Das Krankenhaus Geesthacht bleibt ein Problemfall. Weil das Sanierungskonzept nicht tragfähig sei, erwägt der neue Besitzer Thomas Pötzsch ein erneutes Eigenverwaltungsverfahren. Er hatte das Haus erst im Sommer aus der Insolvenz übernommen.

Sprechblase mit Fragezeichen
Dilok/stock.adobe.com
Symbolfoto

Im Juli schien alles perfekt: Das insolvente Krankenhaus Geesthacht ging an die CTP Gruppe des schleswig-holsteinischen Reeders Thomas Pötzsch, und der Schifffahrts- und Logistikunternehmer wollte es zu einem Leuchtturmprojekt im Bereich digitaler Krankenhausstrukturen entwickeln. Mittlerweile, nach nur knapp vier Monaten, ist von dem damaligen Optimismus nichts mehr übrig – und eine erneute Insolvenz des Hauses zeichnet sich ab.

„Wir müssen anerkennen, dass unser ursprünglicher Plan unter den gegebenen Voraussetzungen nicht realisierbar ist“, sagt Pötzsch heute. Ein möglicher Schritt sei ein erneutes Eigenverwaltungsverfahren, heißt es. Ein Verkauf wird offenbar ebenfalls in Erwägung gezogen. Zu den Optionen, die aktuell geprüft würden, gehöre auch, „ob ein anderer, stärker im Gesundheitswesen verankerter Träger eine geeignete Struktur besser umsetzen kann“, so Pötzsch. Mehrere Interessenten hätten hierzu bereits Gespräche aufgenommen.

Es zeigt sich, dass zentrale Grundlagen des übergebenen Konzepts nicht tragen.“

Im Falle eines erneuten Eigenverwaltungsverfahrens würde dieses ausschließlich das Krankenhaus betreffen, betonen die Verantwortlichen. Das MVZ Geesthacht sowie das Seniorenzentrum würden nach jetziger Planung nicht davon berührt. Vorsorglich sei bei der Agentur für Arbeit bereits ein Antrag auf Insolvenzgeld gestellt worden. Und für die Planung der Sanierungsschritte habe man Thomas Mulansky von der Kanzlei Mulansky + Kollegen als Sanierungsspezialisten und Generalhandlungsbevollmächtigten beauftragt.

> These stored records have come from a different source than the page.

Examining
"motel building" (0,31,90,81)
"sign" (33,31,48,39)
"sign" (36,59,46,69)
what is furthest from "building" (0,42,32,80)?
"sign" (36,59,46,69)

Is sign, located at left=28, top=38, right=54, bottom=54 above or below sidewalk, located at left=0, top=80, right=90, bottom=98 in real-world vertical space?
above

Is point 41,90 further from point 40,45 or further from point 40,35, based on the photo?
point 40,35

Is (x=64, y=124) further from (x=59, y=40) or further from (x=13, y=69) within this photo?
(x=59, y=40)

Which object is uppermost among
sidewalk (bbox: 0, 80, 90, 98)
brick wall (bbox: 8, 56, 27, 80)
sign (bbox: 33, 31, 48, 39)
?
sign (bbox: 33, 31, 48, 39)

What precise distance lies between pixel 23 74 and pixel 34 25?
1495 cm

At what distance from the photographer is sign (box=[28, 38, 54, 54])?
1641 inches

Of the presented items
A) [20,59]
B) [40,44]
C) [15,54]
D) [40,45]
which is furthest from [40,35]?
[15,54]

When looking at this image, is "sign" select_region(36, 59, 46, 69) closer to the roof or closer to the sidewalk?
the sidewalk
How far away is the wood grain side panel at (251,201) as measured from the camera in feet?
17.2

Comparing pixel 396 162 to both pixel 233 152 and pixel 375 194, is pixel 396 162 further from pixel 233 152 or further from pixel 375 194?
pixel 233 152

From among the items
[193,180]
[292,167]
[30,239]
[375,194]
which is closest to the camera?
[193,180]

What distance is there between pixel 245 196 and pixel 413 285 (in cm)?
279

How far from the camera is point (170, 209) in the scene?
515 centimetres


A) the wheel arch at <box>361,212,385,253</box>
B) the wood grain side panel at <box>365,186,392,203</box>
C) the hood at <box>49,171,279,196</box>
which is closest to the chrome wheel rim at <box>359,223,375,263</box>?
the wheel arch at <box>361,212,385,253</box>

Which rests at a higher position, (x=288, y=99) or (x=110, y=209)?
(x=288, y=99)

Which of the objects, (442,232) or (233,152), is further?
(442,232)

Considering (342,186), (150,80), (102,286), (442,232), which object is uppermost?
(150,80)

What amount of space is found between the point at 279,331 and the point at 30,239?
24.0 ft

Neuer Besitzer beklagt monatliches Defizit

Offenbar hadern die Verantwortlichen mit dem bisherigen Sanierungskonzept. Es zeige sich, „dass zentrale Grundlagen des übergebenen Konzepts nicht tragen“, erklärt Pötzsch, der den Standort seit dem 1. Juli als „Vitalcampus Geesthacht“ betreibt. CTP habe mit einer Anschubfinanzierung „im einstelligen Millionenbereich“ die Zahlungsfähigkeit des Krankenhauses wiederhergestellt und die laufende Liquidität gesichert – und angenommen, dass das Haus in der Folge „auf einem soliden wirtschaftlichen sowie medizinischen Konzept stünde, das eine kostenneutrale Tätigkeit bis mindestens zum Jahresende sicherstellt“, heißt es in einer Mitteilung.

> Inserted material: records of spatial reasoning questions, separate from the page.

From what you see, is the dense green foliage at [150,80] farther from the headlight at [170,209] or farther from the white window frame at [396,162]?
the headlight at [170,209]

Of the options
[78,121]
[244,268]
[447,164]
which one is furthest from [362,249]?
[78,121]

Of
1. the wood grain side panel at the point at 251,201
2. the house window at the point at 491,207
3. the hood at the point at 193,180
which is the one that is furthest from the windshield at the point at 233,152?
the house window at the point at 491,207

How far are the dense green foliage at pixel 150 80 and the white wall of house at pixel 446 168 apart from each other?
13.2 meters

Man muss dem Haus die notwendige Zeit zugestehen, um sich zu erholen.

Diese Argumentation des neuen Besitzers ist für den ehemaligen Sanierungsgeschäftsführer Tobias Vaasen alles andere als nachzuvollziehen. Der Manager der Hospital Management Group (HMG) war im September 2024 in Geesthacht eingestiegen, als die Johanniter die erste Insolvenz ihres damaligen Hauses einleiteten, und hat das Unternehmen im September 2025 verlassen. „Das Sanierungskonzept ist tragfähig und bietet allerbeste Chancen, um das Krankenhaus Geesthacht in eine wirtschaftlich stabile Zukunft zu führen“, erklärt Vaasen. Man müsse die begonnene Sanierungsarbeit aber konsequent fortführen „und dem Haus die notwendige Zeit zugestehen, um sich zu erholen“.

Diese Zeit hat Pötzsch offenbar nicht. Nach eingehender Prüfung und Bereinigung der Buchhaltung habe sich gezeigt, „dass wesentliche Annahmen des damaligen Sanierungsplans vor der Übernahme durch CTP nicht belastbar waren“, erklärt er. So habe das Haus nach dem Neustart ein monatliches Defizit von rund 600.000 Euro erwirtschaftet – „während das bisherige wirtschaftliche und medizinische Konzept von einer schwarzen Null bis Jahresende ausging“.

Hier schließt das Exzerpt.